TASK OBJECTIVE ▸
Give the lines again exactly, from the one holding "Does the image" to the last line of the listing below, both ends included and nothing added.

MATERIAL ▸
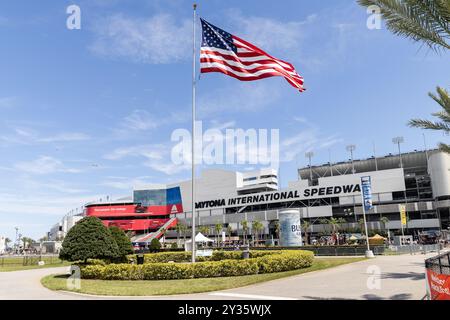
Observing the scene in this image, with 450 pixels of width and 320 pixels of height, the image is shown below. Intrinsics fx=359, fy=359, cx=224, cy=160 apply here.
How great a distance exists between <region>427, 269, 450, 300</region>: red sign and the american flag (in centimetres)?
1211

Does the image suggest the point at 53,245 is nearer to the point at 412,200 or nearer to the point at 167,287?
the point at 412,200

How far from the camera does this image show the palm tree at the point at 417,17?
438 inches

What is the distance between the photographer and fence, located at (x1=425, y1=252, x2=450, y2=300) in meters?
8.53

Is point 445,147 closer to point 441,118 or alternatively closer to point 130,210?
point 441,118

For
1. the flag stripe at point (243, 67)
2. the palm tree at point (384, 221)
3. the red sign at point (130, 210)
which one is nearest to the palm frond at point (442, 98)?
the flag stripe at point (243, 67)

IN RESPONSE ▸
Does the image suggest the point at 53,245 is nearer to the point at 412,200 or nearer to the point at 167,287?
the point at 412,200

How far from the camera does this image show the palm tree at the point at 417,17?
438 inches

What is the distance between the photographer and fence, located at (x1=425, y1=252, x2=450, y2=300) in meters?
8.53

Is point 445,147 closer to point 441,118 or alternatively closer to point 130,210?
point 441,118

For
1. the flag stripe at point (243, 67)
2. the palm tree at point (384, 221)
3. the red sign at point (130, 210)
which one is nearest to the palm frond at point (442, 98)?
the flag stripe at point (243, 67)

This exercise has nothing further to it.